Extrait
=-=-=-=-=
Le décret d’exclusion
de la famille d’Orange-Nassau affecte toutes les portions de territoire que la
constitution embrasse.
Donc, l’acquiescement
au traité est une modification du décret constitutif de l’indépendance
nationale, et il est également une modification du décret d’exclusion, en ce
qui regarde les portions de territoire qui se trouveraient replacées sous la
domination des Nassau.
Donc, dans un cas
comme dans l’autre, il faut modifier le régime constitutif de l’Etat, et ce
pouvoir n’appartient qu’à une nouvelle chambre, créée en exécution de l’article
131 de la constitution.
Il y a plus,
ajoute-t-on : il y aurait, en outre, violation de l’article premier de la
constitution, puisqu’il y aurait morcellement de provinces et que, s’il est
permis de faire des cessions de territoires, ce ne peut être qu’en vertu, non
pas d’une loi ordinaire, mais d’une loi tout extraordinaire, c’est-à-dire
précédée d’un appel au pays, d’une dissolution des chambres.
=-=-=-=-=
Liste fournie
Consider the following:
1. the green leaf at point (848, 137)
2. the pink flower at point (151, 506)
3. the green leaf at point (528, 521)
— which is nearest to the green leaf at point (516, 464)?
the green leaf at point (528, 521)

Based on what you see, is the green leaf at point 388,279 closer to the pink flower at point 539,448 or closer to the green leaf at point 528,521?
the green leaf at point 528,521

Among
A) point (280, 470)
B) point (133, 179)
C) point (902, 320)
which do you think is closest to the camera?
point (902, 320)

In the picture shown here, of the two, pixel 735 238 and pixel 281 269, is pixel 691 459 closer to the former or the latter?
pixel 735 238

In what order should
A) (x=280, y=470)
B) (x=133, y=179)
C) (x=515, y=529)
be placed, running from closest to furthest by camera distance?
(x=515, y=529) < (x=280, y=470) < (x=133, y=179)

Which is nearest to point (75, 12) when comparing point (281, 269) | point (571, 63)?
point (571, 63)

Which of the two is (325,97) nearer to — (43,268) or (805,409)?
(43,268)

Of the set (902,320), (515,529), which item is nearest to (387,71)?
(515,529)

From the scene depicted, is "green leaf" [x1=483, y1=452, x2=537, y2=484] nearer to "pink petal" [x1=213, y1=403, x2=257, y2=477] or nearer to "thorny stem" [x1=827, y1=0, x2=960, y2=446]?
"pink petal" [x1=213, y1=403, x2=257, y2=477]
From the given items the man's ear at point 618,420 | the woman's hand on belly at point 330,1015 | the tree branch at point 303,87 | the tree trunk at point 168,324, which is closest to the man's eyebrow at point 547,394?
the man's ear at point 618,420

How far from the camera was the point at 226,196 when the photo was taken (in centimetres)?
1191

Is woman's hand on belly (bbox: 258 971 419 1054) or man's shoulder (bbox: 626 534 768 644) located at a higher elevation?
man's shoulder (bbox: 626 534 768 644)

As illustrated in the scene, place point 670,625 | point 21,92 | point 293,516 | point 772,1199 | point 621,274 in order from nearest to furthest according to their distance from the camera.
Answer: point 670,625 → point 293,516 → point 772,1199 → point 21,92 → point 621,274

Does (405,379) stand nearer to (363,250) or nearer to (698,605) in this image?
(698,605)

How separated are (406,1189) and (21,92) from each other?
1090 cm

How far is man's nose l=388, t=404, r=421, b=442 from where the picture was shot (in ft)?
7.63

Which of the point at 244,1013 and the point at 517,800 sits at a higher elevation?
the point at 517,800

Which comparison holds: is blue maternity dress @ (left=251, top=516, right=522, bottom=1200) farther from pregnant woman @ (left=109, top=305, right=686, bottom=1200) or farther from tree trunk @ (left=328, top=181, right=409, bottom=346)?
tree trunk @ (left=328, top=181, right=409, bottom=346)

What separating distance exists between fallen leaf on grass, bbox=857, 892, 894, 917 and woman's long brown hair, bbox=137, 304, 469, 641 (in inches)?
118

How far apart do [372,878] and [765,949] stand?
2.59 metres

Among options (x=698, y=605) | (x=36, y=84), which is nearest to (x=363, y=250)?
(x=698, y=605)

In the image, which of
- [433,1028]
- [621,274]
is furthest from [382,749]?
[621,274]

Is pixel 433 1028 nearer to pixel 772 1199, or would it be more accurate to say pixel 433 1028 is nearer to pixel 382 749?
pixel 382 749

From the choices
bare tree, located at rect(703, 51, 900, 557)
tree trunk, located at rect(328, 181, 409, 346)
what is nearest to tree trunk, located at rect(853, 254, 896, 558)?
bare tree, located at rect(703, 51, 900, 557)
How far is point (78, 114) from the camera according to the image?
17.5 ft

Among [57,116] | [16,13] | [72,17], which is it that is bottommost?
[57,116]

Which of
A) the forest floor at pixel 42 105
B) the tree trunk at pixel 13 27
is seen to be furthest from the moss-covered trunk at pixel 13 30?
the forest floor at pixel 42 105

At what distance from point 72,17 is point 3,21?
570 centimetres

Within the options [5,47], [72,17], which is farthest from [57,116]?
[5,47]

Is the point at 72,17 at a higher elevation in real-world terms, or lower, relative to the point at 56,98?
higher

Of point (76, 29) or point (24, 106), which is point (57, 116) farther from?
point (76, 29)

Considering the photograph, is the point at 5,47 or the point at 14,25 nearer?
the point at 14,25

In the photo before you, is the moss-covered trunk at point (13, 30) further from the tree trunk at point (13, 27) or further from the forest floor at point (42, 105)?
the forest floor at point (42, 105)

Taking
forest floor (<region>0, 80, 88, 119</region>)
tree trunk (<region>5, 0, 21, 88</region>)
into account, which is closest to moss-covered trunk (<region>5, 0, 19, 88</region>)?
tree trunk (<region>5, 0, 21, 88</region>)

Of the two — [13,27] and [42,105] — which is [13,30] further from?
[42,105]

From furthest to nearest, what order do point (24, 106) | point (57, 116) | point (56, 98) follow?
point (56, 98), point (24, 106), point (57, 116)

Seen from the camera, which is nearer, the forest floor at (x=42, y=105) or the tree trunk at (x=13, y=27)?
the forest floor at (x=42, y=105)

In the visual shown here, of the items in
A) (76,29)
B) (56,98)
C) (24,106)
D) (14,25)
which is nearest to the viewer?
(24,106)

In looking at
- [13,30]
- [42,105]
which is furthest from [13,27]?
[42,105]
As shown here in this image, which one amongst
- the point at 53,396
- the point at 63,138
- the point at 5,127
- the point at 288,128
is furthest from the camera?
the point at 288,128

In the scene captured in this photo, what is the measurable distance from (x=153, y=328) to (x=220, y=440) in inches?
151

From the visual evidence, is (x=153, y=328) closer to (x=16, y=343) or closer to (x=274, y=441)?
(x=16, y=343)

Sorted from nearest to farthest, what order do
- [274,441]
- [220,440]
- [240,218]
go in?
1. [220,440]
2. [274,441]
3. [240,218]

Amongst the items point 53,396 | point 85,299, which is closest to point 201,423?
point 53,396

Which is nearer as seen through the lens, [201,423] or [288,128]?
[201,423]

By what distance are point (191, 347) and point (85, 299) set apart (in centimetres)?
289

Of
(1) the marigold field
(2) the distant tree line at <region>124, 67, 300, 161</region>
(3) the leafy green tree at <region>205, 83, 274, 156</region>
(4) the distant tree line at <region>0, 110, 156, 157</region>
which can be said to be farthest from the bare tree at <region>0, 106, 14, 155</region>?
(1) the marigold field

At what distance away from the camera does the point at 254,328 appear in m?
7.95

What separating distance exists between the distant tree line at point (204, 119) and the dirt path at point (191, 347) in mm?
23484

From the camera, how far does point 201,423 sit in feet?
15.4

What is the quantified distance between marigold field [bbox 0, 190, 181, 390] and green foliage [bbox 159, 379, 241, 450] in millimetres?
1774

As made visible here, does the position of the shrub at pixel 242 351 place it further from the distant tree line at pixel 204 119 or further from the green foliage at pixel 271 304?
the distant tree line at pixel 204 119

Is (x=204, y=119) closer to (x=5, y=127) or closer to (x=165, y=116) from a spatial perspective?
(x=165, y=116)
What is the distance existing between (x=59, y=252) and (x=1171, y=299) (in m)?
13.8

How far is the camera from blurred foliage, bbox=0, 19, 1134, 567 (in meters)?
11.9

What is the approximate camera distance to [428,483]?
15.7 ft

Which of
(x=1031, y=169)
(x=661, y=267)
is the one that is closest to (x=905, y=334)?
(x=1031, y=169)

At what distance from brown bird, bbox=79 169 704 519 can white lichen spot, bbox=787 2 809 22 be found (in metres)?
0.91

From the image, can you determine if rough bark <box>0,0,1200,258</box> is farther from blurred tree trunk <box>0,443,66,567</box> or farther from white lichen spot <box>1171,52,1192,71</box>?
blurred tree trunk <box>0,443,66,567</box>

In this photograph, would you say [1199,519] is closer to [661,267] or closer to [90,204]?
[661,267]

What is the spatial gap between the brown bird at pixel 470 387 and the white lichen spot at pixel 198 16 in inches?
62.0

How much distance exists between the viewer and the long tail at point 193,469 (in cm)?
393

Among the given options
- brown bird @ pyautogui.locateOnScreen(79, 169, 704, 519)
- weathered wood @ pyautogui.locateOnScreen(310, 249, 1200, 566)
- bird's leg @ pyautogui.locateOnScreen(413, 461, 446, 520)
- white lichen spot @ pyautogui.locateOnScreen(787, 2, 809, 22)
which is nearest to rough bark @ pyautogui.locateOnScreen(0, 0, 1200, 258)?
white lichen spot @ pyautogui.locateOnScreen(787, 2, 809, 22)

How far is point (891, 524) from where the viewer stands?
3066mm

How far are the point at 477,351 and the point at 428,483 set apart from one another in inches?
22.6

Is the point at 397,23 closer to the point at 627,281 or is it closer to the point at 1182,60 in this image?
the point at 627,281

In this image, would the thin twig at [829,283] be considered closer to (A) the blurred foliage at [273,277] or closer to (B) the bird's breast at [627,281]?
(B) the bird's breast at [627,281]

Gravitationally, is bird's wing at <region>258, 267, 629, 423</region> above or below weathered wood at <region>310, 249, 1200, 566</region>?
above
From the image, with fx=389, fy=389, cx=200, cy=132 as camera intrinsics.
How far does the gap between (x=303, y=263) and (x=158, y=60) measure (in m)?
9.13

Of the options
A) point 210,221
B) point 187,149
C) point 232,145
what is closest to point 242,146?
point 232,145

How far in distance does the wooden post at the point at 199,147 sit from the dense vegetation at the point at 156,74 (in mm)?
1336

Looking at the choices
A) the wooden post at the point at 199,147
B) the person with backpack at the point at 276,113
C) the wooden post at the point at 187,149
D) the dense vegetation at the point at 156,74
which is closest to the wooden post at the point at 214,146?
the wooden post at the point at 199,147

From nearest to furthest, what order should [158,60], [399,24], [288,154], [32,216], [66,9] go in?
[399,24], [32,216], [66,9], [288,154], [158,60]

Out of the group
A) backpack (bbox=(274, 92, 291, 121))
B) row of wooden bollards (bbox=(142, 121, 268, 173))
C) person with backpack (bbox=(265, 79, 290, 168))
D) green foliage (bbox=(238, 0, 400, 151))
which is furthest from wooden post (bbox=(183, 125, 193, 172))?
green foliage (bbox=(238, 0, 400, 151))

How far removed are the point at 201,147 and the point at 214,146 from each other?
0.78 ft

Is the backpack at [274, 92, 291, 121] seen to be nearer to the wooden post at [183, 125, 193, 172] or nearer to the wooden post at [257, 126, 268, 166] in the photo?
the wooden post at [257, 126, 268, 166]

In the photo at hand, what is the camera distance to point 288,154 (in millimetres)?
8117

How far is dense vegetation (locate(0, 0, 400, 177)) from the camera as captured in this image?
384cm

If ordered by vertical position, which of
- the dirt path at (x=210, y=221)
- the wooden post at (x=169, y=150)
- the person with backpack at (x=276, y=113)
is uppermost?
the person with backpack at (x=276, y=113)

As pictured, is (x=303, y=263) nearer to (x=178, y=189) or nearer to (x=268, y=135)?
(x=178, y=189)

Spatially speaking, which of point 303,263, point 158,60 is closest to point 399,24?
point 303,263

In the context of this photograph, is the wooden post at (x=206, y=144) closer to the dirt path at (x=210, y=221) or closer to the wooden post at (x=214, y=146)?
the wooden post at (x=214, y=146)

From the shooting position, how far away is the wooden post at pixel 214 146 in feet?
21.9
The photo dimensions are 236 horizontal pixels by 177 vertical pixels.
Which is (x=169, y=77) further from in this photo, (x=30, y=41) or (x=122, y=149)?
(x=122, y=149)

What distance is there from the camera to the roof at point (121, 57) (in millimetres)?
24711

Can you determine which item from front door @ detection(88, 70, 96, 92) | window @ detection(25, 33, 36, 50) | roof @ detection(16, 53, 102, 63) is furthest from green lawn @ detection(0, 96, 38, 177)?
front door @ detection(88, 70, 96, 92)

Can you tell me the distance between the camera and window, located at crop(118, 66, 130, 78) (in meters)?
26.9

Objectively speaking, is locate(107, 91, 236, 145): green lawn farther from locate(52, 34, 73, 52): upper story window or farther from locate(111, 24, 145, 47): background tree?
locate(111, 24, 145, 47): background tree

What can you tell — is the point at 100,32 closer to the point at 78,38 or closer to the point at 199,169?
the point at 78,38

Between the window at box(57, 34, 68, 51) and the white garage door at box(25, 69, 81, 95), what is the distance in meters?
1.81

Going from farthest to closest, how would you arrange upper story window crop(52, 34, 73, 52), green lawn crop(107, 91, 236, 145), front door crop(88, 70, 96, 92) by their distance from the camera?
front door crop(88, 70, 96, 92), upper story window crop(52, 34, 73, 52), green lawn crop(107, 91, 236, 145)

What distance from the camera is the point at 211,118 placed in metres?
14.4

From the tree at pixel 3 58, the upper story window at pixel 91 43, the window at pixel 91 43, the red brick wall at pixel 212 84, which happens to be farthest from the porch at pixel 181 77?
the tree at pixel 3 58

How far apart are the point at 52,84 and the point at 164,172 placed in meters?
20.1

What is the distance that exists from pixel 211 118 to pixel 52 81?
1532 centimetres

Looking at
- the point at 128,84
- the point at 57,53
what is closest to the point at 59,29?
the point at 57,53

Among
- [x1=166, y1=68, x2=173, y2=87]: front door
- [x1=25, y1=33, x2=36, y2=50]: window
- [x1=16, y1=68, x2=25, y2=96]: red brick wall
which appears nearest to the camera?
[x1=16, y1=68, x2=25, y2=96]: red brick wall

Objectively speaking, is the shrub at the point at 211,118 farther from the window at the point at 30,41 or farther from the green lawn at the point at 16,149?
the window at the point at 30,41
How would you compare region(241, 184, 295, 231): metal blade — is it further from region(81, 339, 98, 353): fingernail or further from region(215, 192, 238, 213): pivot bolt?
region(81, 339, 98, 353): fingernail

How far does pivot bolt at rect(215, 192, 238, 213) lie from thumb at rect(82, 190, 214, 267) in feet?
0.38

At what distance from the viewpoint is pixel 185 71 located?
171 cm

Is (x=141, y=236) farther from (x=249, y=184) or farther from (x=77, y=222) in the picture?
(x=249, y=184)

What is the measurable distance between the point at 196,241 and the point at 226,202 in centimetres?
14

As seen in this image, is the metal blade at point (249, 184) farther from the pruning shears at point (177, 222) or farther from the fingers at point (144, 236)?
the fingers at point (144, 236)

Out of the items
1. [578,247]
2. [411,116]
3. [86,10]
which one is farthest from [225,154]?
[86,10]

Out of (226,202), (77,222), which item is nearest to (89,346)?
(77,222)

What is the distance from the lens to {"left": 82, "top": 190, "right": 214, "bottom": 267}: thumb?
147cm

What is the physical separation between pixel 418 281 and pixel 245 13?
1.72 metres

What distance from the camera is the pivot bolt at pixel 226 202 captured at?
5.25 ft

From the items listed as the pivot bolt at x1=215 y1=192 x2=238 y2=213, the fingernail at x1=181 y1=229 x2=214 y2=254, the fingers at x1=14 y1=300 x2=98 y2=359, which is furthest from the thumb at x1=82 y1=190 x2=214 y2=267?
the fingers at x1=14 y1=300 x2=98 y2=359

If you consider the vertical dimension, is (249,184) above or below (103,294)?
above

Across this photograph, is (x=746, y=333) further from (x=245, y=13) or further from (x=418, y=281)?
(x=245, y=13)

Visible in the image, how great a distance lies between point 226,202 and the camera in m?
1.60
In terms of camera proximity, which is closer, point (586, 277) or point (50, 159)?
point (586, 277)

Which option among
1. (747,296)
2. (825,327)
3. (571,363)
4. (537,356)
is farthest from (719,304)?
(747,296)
=-=-=-=-=
Travail à faire
1. Répondez à ces questions sur l'extrait :
(a) Quel décret affecte toutes les portions de territoire que la constitution embrasse ?
(b) À qui appartient le pouvoir de modifier le régime constitutif de l'État ?
(c) Quel article de la constitution serait en outre violé, et pour quelle raison ?
2. Restituez sans rien changer le passage de l'extrait allant de « Donc, l’acquiescement » jusqu'à « domination des Nassau. » inclus.
La liste constitue un matériau à part, sans lien avec l'extrait.

Corrigé de l'exercice
1.
(a) Le décret d'exclusion de la famille d'Orange-Nassau.
(b) À une nouvelle chambre, créée en exécution de l'article 131 de la constitution.
(c) L'article premier, puisqu'il y aurait morcellement de provinces.

2.
Donc, l’acquiescement
au traité est une modification du décret constitutif de l’indépendance
nationale, et il est également une modification du décret d’exclusion, en ce
qui regarde les portions de territoire qui se trouveraient replacées sous la
domination des Nassau.